Yeah sure, now you're laughing but admit it: I bet your initial reaction on learning about CCTV drones was "Oh what a clever idea!" Just wait until they follow you while you suspiciously try to re-arrange your nuts while you thought no-one was looking, later to release the full fumble in 4D complete with director's cut, three commentaries and a Making Of.

Even the waste management industry is trying to get in on the act by promoting the use of body cams for rubbish collectors – by which I don't mean the stars of Hoarding: Buried Alive but good old bin men.

According to agency Business Waste, body cams could pre-empt cynical attempts by the public to deny they have over-filled their bins or mixed up their recycling waste. No doubt they can also help defend workers from random abuse inflicted by these same members of the public who, as you know, invariably act utterly mental as soon as they realise they're on camera.
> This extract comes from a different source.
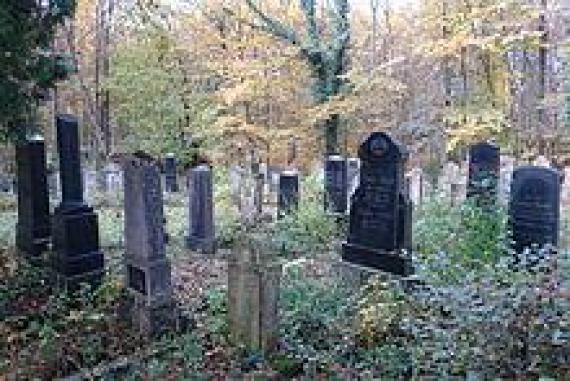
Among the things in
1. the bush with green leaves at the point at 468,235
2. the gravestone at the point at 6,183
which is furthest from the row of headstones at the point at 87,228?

What I'd like to see is a mash-up of refuse collection body cam action complete with multiple flying CCTV angles as bin men attempt to lecture the 70-year-old Ringo Willy Cat on why glossy inkjet sheets mustn't go into the paper recycling container, just as his 60-year-old anarchist nemesis storms onto his front drive in order to post a series of subversive Tweets.

Anyway, I can't wait to watch the full series when it gets on TV. It will be guaranteed to grab my full attention.

Besides, I have nothing better to do at the moment.

Youtube Video

Alistair Dabbs is a freelance technology tart, juggling tech journalism, training and digital publishing. He apologises to his customers if he is running a little behind schedule today. Something unexpected came up. The dog ate his exercise book. Look, whatever, just let me get back to my box set.